W domu awaria systemu grzewczego, która trwała 2 dni i pewno dlatego dziś zupełnie nie miałem ochoty na dłuższą wycieczkę ale kiedy wsiadłem na rower, to przestałem się dąsać. Najpierw ulica Chopina (z konieczności) a następnie Osów i "pędem" w dół ulicą Miodową (marna szybkość, bo pod wiatr) do Głębokiego a potem tradycyjna pętla sławoszewska. Powrót do domu ale potem wypad do Lasu Arkońskiego, by skorzystać z ostatnich promieni słońca.

Na zdjęciu błękitne niebo i wieża kościoła przy ulicy Słowackiego.
Niedziela, 4 października 2009 Kategoria Wokół Szczecina

Silny wiatr i częste deszcze.

Już w nocy zaczęły się deszcze oraz silny wiatr i tak było cały dzień. A moja wycieczka prowadziła przez cmentarz (drugi co do wielkości w Europie)potem Rondo Hakena, Rajkowo, Warzymice, Dołuje, Wąwelnica, Redlica, Bezrzecze, Wołczkowo, Głębokie i lasem do domu.

Na zdjęciu orzech z cmentarnej alei - jest nimi obsadzona na całej swej długości.

Zbiornik przy miejscowości Stobno ale nie mam pojęcia co w nich jest składowane.

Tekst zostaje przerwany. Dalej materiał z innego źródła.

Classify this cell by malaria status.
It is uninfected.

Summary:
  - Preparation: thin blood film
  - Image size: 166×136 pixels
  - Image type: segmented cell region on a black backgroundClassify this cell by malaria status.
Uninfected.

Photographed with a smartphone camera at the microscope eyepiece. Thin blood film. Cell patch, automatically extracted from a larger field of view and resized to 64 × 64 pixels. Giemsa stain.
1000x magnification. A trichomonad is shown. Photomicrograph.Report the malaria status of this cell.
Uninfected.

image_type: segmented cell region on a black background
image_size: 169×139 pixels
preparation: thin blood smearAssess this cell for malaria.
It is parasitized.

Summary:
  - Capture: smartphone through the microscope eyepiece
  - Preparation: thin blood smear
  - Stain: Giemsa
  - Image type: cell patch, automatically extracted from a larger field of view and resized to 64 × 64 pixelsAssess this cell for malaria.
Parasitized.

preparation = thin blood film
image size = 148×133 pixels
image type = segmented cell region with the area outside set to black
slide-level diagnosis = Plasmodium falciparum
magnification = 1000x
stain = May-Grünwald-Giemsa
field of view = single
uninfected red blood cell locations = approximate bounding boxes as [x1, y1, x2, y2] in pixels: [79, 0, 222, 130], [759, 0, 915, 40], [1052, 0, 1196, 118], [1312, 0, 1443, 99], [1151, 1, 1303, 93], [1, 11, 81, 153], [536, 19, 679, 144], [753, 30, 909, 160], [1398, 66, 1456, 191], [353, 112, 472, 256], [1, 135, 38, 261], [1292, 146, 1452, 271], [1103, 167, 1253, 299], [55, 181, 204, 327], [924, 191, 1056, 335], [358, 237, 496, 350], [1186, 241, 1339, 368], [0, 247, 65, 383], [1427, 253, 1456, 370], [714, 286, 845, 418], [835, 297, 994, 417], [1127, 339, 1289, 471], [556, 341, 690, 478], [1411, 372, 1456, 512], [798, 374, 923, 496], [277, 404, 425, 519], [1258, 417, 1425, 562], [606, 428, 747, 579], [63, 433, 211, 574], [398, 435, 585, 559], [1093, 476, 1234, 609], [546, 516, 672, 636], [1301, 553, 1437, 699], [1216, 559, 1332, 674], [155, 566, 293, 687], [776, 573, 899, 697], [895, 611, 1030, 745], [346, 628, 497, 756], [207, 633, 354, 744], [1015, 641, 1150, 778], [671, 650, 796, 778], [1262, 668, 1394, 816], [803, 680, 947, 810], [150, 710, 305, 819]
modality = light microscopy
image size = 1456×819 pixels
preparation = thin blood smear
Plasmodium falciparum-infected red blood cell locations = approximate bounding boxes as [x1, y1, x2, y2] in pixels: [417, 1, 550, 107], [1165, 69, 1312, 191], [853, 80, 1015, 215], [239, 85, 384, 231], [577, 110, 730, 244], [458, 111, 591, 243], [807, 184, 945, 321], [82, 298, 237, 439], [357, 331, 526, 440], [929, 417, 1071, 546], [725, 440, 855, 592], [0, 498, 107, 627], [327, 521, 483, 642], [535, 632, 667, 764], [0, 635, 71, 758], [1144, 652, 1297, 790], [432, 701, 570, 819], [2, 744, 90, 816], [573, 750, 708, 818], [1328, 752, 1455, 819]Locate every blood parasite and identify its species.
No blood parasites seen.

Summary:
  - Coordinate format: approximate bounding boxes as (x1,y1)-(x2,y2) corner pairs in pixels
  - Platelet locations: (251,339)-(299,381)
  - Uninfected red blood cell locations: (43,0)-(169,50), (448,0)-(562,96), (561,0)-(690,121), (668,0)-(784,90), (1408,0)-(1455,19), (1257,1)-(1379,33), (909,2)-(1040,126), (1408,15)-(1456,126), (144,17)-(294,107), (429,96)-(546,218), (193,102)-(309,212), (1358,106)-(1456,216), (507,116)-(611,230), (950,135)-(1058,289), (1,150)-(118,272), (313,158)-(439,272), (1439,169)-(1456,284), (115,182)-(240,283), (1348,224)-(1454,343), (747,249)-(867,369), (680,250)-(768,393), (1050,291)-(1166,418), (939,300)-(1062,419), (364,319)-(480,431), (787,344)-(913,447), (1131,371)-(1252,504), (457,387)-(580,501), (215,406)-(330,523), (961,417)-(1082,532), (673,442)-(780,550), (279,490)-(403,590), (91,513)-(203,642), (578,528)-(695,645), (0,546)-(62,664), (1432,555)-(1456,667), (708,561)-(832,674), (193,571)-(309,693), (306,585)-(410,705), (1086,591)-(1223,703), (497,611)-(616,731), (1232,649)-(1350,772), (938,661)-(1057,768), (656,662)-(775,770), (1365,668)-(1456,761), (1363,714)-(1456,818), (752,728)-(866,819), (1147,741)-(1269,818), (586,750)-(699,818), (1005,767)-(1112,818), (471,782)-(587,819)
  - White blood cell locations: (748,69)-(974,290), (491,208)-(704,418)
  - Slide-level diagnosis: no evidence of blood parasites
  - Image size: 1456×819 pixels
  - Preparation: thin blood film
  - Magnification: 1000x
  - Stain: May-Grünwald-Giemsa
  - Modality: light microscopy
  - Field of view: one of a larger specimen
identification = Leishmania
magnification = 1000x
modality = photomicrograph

Na zdjęciu młody klon ze zmieniającymi kolor liściami.
Sobota, 3 października 2009 Kategoria Po mieście.

Bywa i tak !

Tym razem nie będę się chwalił dzisiejszym "osiągnięciem" ale bywa i tak. Do południa cały czas padał deszcz a do tego wiał przykry wiatr. Dopiero po południu pogoda nieco, ale tylko nieco, się poprawiła ale nie lubię jazdy po błotnistych ścieżkach, więc ograniczyłem się do krótkiego wypadu do centrum na drobne zaupy.
Piątek, 2 października 2009 Kategoria Po mieście.

Dzień jak codzień.

Nic ciekawego. Centrum, a potem Las Arkoński.
Czwartek, 1 października 2009 Kategoria Wokół Szczecina

Był deszcz, wiatr i chłód.

Deszcz na szczęście złapał mnie dopiero w Sławoszewie i chcąc nie chcąc musiałem jechać dalej. Wcześniej wpadłem do centrum na drobne zakupy a potem na pętlę sławoszewską.